Monday, July 22, 2013

Physiological insulin resistance again

I started the Protons thread with the simple question: What is the difference, from the metabolic point of view, between the energy supplied by fat vs that supplied by glucose derivatives.

This gives a simple picture of insulin resistance as a metabolic technique to limit caloric entry in to an individual cell under conditions of excess availability. NADH, tending to come from glucose, drives complex I to generate a decent inner mitochondrial membrane potential (delta psi). Feeding substrate in at other access points to the electron transport chain's CoQ couple, be that electron transporting flavoprotein dehydrogenase, mtG3Pdehydrogease, NADPH dehydrogenase or others, reduces that CoQ couple and promotes reverse electron flow through complex I, superoxide generation and insulin resistance. This is the insulin resistance seen so clearly when you pay folks to over-eat, assuming you feed them crapinabag.
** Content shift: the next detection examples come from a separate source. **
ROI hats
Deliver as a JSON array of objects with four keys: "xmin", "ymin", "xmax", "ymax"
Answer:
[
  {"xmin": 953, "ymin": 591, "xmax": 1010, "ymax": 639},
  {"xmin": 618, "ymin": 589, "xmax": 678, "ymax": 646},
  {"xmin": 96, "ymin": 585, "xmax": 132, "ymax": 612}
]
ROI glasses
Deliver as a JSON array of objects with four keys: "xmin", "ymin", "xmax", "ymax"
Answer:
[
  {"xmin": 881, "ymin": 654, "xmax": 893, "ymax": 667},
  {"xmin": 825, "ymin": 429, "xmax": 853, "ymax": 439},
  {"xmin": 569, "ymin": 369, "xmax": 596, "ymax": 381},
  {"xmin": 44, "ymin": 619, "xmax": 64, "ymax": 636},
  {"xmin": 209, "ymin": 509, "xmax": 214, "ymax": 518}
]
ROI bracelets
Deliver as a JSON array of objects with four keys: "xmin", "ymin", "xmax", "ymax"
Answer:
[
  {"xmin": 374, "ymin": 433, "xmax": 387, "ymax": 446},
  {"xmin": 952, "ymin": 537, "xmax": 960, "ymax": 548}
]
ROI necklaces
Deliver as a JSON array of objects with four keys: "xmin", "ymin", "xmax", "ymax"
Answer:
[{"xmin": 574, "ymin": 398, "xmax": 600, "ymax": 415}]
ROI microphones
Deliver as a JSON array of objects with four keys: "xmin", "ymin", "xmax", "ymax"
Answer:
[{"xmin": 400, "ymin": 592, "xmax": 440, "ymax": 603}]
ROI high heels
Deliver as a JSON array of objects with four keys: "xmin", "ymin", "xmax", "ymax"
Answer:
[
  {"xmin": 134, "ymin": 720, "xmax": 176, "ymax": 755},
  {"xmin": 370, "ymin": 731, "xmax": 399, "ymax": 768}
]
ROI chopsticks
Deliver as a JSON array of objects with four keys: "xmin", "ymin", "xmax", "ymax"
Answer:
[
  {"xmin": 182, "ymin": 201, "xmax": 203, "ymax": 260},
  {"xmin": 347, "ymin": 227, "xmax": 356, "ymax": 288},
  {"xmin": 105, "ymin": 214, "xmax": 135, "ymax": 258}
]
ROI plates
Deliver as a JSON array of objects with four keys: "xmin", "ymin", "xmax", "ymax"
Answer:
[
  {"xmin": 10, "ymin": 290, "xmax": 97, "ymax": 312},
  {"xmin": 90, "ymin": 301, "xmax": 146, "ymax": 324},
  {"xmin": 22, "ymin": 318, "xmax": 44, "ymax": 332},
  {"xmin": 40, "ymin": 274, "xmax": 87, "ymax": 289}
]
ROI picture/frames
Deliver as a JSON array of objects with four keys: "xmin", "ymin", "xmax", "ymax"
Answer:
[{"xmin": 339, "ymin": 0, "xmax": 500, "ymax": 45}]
The exact mechanism of this failure of insulin to act is not clear, but large amounts of H2O2 act at several points to inhibit the activation pathway. Of course an intramitochondrial mechanism would be really neat, or some sort of complexing of the insulin/receptor with ETC proteins. Hard to say what we will find here in future, but an interesting area.

What about the insulin resistance of starvation? Do we have the same phenomenon of reverse electron flow through complex I as the mechanism?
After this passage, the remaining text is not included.